Het was de Amerikaanse psycholoog B. F Skinner die de Operant-conditionering ontwikkelde. Hij geloofde dat gedrag wordt ondersteund door bekrachtiging en beloningen en niet door vrije wil. Hij was beroemd om de Skinner-box en de lesmachine. Dit omvatte het conditioneren van het vrijwillige, controleerbare gedrag en niet de automatische fysiologische reacties zoals in het geval van klassieke conditionering. Bij operante conditionering worden acties geassocieerd met gevolgen door het organisme. Acties die worden versterkt, worden versterkt, terwijl acties die worden bestraft, worden afgezwakt. Hij introduceerde twee soorten versterkingen; Positieve bekrachtiging en negatieve bekrachtiging.

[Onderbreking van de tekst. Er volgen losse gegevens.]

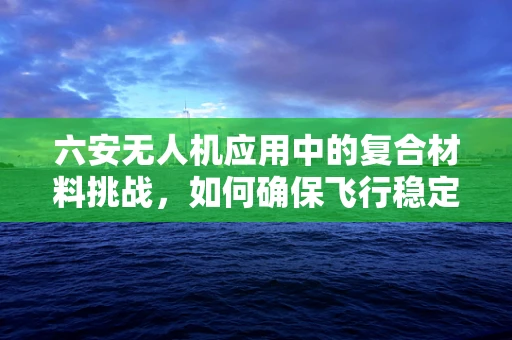 六安无人机应用中的复合材料挑战，如何确保飞行稳定与安全？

Bij positieve bekrachtiging krijgt het individu aangename stimuli aangeboden die resulteren in de toename van gedrag. Chocolade geven aan een leerling voor goed gedrag kan als voorbeeld worden genomen. Negatieve bekrachtiging is de afwezigheid van onaangename stimuli. Door bijvoorbeeld een schoolopdracht eerder af te maken dan op het laatste moment, wordt de spanning weggenomen die de leerling voelt. In beide gevallen werkt bekrachtiging aan het vergroten van een bepaald gedrag dat als goed wordt beschouwd.
Skinner sprak ook over twee soorten straffen die een bepaald gedrag verminderen. Ze zijn, positieve bestraffing en negatieve bestraffing
Positieve straf houdt in dat je iets onaangenaams toevoegt, zoals het betalen van een boete, terwijl negatieve straf inhoudt dat je iets leuks verwijdert, zoals het beperken van de uren aan vrijetijdsactiviteiten. Dit benadrukt dat klassieke conditionering en operante conditionering van elkaar verschillen.
B. F Skinner
Wat is het verschil tussen klassieke en operante conditionering?
• Herkomst:
• Zowel klassieke als operante conditionering komt uit de gedragspsychologie.
• Oprichters:
• Klassieke conditionering is ontwikkeld door Ivan Pavlov.
• Operante conditionering is ontwikkeld door BF Skinner.
• Theorie:
• Klassieke conditionering benadrukt dat neutrale stimuli kunnen worden omgezet in geconditioneerde stimuli, waardoor een geconditioneerde respons ontstaat.
• Operante conditionering omvat het conditioneren van vrijwillig, controleerbaar gedrag.
• Verband tussen gedrag en resultaten:
• Bij klassieke conditionering kan de associatie niet worden gecontroleerd.
• Bij operante conditionering wordt het verband tussen gedrag en resultaten geleerd.
• Reactie:
• De reactie bij klassieke conditionering is automatisch en onvrijwillig.
• Bij operante conditionering is de reactie vrijwillig.